(Aim): Output the line that contains "Does [79,198] seem" and every line after it to the end of the entries, with nothing added or left out.

━━━━━━━━━━━━━━━━━━━━━━━━━━━━━━

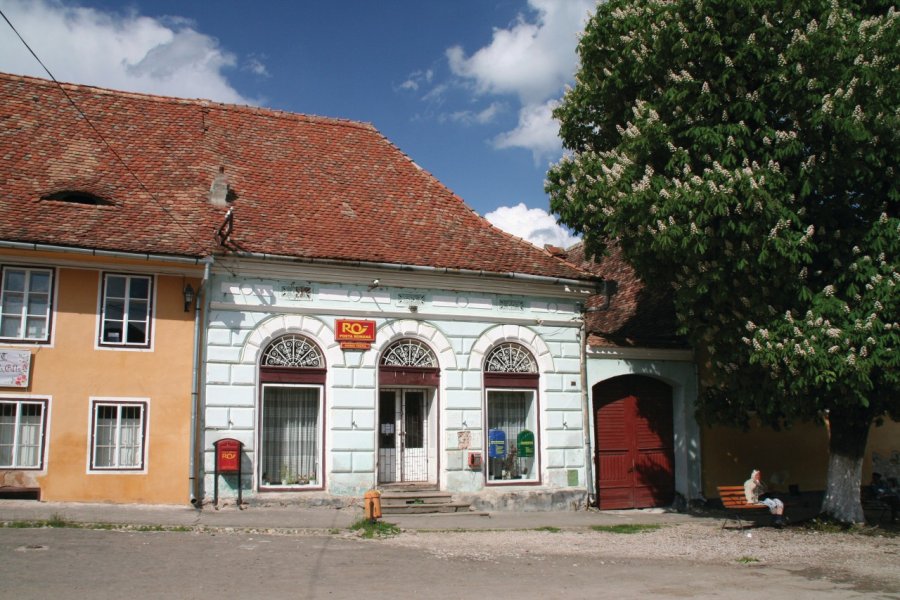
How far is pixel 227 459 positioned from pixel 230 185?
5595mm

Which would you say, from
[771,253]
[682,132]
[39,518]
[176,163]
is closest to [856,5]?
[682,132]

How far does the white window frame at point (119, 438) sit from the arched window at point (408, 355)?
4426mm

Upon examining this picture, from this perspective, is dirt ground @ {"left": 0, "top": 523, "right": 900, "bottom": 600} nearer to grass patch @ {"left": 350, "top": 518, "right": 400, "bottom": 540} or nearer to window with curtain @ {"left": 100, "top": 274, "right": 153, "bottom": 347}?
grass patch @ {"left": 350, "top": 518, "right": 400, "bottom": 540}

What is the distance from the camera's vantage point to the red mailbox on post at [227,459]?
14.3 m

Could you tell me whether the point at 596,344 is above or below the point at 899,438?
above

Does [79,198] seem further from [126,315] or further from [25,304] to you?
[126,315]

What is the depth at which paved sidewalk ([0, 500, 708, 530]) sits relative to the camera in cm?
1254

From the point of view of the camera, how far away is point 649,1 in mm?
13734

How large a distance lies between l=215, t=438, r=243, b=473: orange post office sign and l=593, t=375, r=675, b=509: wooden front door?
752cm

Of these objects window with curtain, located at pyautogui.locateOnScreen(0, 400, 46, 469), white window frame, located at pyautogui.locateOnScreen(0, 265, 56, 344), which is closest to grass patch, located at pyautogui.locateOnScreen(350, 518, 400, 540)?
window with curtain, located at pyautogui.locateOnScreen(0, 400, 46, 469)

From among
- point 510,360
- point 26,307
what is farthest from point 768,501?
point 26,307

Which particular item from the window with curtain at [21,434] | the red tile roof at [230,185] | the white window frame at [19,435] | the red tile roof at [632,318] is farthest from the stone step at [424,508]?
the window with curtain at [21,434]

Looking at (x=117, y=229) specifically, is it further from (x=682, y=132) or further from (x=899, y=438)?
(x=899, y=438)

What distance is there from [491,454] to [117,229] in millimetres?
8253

━━━━━━━━━━━━━━━━━━━━━━━━━━━━━━

(Solved exercise):
Does [79,198] seem further from [126,315] or further from [25,304] to you?
[126,315]

What is the depth at which paved sidewalk ([0, 500, 708, 530]) sits relative to the camera in cm?
1254

From the point of view of the camera, how far away is point 649,1 in mm?
13734

How large a distance lies between l=215, t=438, r=243, b=473: orange post office sign and l=593, t=375, r=675, b=509: wooden front door?
752cm

Of these objects window with curtain, located at pyautogui.locateOnScreen(0, 400, 46, 469), white window frame, located at pyautogui.locateOnScreen(0, 265, 56, 344), which is closest to grass patch, located at pyautogui.locateOnScreen(350, 518, 400, 540)?
window with curtain, located at pyautogui.locateOnScreen(0, 400, 46, 469)

From among
- point 510,360
- point 26,307
what is farthest from point 768,501?
point 26,307

Which particular item from the window with curtain at [21,434] | the red tile roof at [230,185] | the white window frame at [19,435] | the red tile roof at [632,318] is farthest from the stone step at [424,508]?
the window with curtain at [21,434]

Looking at (x=117, y=229) specifically, is it further from (x=682, y=132) or further from (x=899, y=438)?
(x=899, y=438)

What distance is there from [491,454] to [117,229] in millimetres?
8253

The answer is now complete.